Thomas Zilk im Rückblick über seinen Vater Helmut: "Ich und sicher unzählige Österreicher haben meinen Vater als Persönlichkeit in Erinnerung, die dafür gelebt hat, Mitmenschen zu helfen, Mauern niederzureißen, und der auch stets ein offenes Ohr für die Anliegen, Sorgen und Probleme anderer hatte. Ich hoffe, dass dieses Andenken in Zukunft auch so bleiben wird."
Mit gefälschten Papieren operiert?
Die Vorwürfe gegen Zilk sind bereits bekannt, wurden über Jahre hinweg immer neu aufgewärmt und haben sich bis zum Tod des beliebten Altbürgermeisters im Vorjahr als haltlos erwiesen. Dazu muss man wissen, dass die Vorwürfe von der Staatspolizei penibelst geprüft und als nicht stichhaltig erachtet worden sind.
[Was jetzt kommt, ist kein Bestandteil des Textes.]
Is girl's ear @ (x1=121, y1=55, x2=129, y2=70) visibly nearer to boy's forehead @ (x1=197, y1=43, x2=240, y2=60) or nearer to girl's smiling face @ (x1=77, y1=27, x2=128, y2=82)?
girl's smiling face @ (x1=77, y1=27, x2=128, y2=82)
Offensichtlich wurde mit gefälschten Papieren operiert - auch mit Zilks Unterschrift manipulierte der tschechische Geheimdienst. Zilk selbst hat die Vorwürfe stets vehement bestritten. Eine tschechische Zeitung griff diese allerdings jetzt nach Zilks Tod wieder auf - das "profil" sorgte für Verbreitung der Meldung in Österreich.
Bestürzung über diese Vorgangsweise herrschte am Sonntag bei den Spitzen der Republik. Bundespräsident Heinz Fischer ließ die "Krone" zum "Fall Zilk" wissen: "Wenn es das Prinzip der Unschuldsvermutung für Lebende gibt, muss diese Unschuldsvermutung erst recht für einen Verstorbenen gelten, der sich nicht mehr zur Wehr setzen kann. Dies umso mehr, als solche Anschuldigungen gegen Zilk im Prinzip ja schon zu Lebzeiten verbreitet, aber von kompetentester Stelle dementiert und als ungerecht bezeichnet wurden."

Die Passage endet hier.